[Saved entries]
↓↓↓
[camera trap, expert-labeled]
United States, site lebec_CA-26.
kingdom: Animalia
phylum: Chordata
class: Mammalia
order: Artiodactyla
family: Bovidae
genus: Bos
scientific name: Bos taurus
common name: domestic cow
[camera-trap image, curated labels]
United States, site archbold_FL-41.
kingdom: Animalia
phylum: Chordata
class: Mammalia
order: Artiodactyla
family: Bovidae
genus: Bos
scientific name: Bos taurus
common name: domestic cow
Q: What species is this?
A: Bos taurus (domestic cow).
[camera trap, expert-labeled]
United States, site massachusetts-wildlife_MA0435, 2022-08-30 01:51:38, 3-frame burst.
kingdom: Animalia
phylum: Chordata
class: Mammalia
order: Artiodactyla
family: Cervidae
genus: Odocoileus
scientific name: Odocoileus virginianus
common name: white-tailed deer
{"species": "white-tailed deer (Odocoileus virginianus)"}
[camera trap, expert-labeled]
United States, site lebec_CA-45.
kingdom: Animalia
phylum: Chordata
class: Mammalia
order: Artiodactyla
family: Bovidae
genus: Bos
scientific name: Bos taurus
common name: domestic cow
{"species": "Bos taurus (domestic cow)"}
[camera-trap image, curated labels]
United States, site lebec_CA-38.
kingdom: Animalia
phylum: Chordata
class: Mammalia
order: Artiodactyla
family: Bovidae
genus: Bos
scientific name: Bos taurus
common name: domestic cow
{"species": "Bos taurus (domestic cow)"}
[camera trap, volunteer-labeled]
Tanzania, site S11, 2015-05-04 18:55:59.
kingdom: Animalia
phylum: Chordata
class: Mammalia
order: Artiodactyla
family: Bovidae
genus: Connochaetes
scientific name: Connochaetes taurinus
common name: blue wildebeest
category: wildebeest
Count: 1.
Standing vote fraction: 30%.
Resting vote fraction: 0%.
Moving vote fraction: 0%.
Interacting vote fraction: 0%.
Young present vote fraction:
↑↑↑
[ASSIGNED TASK]
Write out each record again, keeping every word as it is.

[RESPONSE BOX]
[camera trap, expert-labeled]
United States, site lebec_CA-26.
kingdom: Animalia
phylum: Chordata
class: Mammalia
order: Artiodactyla
family: Bovidae
genus: Bos
scientific name: Bos taurus
common name: domestic cow
[camera-trap image, curated labels]
United States, site archbold_FL-41.
kingdom: Animalia
phylum: Chordata
class: Mammalia
order: Artiodactyla
family: Bovidae
genus: Bos
scientific name: Bos taurus
common name: domestic cow
Q: What species is this?
A: Bos taurus (domestic cow).
[camera trap, expert-labeled]
United States, site massachusetts-wildlife_MA0435, 2022-08-30 01:51:38, 3-frame burst.
kingdom: Animalia
phylum: Chordata
class: Mammalia
order: Artiodactyla
family: Cervidae
genus: Odocoileus
scientific name: Odocoileus virginianus
common name: white-tailed deer
{"species": "white-tailed deer (Odocoileus virginianus)"}
[camera trap, expert-labeled]
United States, site lebec_CA-45.
kingdom: Animalia
phylum: Chordata
class: Mammalia
order: Artiodactyla
family: Bovidae
genus: Bos
scientific name: Bos taurus
common name: domestic cow
{"species": "Bos taurus (domestic cow)"}
[camera-trap image, curated labels]
United States, site lebec_CA-38.
kingdom: Animalia
phylum: Chordata
class: Mammalia
order: Artiodactyla
family: Bovidae
genus: Bos
scientific name: Bos taurus
common name: domestic cow
{"species": "Bos taurus (domestic cow)"}
[camera trap, volunteer-labeled]
Tanzania, site S11, 2015-05-04 18:55:59.
kingdom: Animalia
phylum: Chordata
class: Mammalia
order: Artiodactyla
family: Bovidae
genus: Connochaetes
scientific name: Connochaetes taurinus
common name: blue wildebeest
category: wildebeest
Count: 1.
Standing vote fraction: 30%.
Resting vote fraction: 0%.
Moving vote fraction: 0%.
Interacting vote fraction: 0%.
Young present vote fraction:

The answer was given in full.